= Italian Numismatic Society =

Italian cultural association

The Italian Numismatic Society (Società numismatica italiana) is an Italian cultural association for the study of numismatics and for the promotion and spread of studies "relating to coins, tesserae, coin weights, medals and seals". Based in Milan, its members have included the most notable Italian numismatics scholars and collectors such as Serafino Ricci, one the first academics to teach the subject. Philip Grierson, Carlo Maria Cipolla, Francesco Panvini Rosati, Laura Breglia, Maria Radnoti-Alföldi and Michael Crawford have all also been members. It publishes the 'Rivista italiana di numismatica e scienze affini', the oldest Italian review on numismatics, as well as the 'Collana di numismatica e scienze affini'.

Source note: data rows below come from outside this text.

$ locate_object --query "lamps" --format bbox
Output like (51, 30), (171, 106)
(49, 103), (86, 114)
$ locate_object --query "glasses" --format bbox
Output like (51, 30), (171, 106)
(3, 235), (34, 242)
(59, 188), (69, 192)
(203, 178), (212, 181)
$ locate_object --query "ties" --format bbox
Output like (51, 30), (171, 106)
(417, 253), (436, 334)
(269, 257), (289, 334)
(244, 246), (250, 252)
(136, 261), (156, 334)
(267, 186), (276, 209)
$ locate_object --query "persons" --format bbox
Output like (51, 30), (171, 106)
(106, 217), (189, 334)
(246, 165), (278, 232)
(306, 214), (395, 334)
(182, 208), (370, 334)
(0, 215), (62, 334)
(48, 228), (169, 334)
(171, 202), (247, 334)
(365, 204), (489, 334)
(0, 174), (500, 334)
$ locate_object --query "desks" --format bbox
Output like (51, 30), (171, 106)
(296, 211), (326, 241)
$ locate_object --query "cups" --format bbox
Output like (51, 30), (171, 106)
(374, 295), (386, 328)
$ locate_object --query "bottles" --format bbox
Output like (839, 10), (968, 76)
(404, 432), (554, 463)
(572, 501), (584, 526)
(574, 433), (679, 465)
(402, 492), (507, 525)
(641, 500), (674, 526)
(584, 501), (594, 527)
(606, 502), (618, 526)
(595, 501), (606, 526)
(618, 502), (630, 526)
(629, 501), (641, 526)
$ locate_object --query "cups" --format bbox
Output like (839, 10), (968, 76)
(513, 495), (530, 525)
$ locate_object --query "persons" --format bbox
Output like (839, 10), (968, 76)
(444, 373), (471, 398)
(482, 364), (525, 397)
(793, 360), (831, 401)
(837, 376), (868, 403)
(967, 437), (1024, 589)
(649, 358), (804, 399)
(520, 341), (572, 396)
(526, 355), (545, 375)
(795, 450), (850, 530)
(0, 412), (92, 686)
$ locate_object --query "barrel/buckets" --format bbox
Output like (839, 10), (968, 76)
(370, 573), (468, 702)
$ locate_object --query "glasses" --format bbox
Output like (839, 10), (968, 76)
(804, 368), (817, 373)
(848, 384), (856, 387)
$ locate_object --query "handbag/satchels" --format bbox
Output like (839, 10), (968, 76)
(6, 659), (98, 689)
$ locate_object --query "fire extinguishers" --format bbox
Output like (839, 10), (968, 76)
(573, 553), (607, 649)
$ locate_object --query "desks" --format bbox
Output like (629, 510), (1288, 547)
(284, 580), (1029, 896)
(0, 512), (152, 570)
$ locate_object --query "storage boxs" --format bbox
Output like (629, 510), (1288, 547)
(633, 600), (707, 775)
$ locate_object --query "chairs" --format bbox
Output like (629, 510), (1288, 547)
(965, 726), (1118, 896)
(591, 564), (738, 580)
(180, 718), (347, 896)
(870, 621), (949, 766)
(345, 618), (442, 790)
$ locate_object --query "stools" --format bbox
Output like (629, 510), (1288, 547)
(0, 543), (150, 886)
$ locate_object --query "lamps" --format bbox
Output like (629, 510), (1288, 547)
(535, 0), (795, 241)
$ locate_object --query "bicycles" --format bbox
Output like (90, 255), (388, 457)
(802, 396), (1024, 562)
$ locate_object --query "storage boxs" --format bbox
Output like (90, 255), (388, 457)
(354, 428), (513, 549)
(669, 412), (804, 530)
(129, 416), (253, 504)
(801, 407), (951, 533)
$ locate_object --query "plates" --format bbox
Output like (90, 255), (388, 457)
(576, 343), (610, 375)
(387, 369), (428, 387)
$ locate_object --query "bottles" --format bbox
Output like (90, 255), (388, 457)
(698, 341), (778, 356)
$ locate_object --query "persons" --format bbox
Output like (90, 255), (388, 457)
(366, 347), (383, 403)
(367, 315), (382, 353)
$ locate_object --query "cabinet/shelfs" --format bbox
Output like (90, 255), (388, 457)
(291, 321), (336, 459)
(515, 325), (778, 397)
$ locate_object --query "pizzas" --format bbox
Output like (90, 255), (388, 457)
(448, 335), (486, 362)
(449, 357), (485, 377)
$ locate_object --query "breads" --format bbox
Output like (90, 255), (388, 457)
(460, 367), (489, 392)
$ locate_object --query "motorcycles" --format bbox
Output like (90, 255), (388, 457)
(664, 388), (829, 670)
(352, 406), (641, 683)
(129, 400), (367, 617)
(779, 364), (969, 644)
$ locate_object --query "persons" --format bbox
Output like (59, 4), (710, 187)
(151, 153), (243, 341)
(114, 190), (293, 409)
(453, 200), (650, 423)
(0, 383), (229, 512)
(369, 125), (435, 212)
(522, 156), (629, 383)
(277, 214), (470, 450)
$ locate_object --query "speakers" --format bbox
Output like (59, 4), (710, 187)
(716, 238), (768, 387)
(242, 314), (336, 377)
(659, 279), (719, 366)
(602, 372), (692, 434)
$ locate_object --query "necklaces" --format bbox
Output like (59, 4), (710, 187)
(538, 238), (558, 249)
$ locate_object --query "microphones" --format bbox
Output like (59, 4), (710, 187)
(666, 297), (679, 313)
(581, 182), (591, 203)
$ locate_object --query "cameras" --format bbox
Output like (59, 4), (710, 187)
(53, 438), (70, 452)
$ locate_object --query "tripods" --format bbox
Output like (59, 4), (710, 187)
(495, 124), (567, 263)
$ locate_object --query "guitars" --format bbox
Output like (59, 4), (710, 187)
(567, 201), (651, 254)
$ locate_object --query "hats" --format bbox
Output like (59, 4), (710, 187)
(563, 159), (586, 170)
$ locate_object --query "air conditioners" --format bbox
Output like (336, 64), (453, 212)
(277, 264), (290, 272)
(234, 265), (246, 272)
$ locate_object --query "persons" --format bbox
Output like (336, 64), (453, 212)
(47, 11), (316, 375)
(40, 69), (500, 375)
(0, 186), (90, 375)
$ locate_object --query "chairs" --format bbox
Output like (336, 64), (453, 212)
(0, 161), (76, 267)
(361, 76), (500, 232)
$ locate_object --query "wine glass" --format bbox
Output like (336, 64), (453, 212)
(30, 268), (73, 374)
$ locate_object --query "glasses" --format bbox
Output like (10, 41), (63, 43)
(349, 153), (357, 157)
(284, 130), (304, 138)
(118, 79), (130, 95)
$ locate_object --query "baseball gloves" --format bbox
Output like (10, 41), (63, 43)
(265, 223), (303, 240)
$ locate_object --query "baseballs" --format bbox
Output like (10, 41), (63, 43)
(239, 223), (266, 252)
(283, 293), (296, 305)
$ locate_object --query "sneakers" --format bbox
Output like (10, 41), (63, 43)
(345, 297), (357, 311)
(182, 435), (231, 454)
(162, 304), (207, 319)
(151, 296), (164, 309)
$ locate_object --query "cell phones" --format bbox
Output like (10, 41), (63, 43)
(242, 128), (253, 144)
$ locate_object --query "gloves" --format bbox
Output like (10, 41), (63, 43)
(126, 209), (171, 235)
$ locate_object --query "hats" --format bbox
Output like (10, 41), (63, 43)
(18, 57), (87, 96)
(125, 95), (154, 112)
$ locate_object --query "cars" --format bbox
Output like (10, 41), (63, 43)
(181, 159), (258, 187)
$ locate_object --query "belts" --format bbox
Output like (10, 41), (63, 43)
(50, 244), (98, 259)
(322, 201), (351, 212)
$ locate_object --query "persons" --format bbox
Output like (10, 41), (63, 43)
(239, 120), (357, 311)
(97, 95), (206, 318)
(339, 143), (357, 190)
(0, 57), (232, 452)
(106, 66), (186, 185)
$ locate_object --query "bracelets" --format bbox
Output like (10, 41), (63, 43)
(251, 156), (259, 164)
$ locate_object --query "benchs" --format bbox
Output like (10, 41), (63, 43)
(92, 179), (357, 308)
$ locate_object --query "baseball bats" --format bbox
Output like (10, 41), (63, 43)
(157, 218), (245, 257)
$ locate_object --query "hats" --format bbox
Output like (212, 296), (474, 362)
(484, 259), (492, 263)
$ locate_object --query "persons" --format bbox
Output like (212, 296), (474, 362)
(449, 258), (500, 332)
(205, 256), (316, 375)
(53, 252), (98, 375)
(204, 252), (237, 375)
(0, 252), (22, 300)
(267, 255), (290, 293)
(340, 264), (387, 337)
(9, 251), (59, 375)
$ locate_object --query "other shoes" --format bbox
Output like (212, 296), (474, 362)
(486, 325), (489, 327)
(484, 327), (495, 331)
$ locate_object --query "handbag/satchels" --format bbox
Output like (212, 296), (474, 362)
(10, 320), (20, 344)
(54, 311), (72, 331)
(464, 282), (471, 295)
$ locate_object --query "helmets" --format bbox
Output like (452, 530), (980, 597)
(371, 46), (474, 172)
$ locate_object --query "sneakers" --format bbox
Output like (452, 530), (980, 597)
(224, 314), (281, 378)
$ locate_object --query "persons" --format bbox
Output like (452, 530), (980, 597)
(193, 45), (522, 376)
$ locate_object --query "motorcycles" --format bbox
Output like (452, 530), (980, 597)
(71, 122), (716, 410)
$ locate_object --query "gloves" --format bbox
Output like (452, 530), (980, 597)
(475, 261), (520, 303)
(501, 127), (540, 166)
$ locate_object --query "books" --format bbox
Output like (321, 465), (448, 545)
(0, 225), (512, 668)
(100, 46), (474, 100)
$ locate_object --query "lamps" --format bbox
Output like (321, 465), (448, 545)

It was founded in 1892 in the post-unification intellectual climate, fulfilling a wish first expressed in the first issue of the 'Rivista italiana di numismatica' in 1888 by Solone Ambrosoli, Vergano the elder and the brothers Francesco and Ercole Gnecchi "to found an Italian Society for Numismatics like those which flourish in other nations". The Society's founder members included the future Vittorio Emanuele III, deeply interested in numismatics, who became its honorary president in 1897.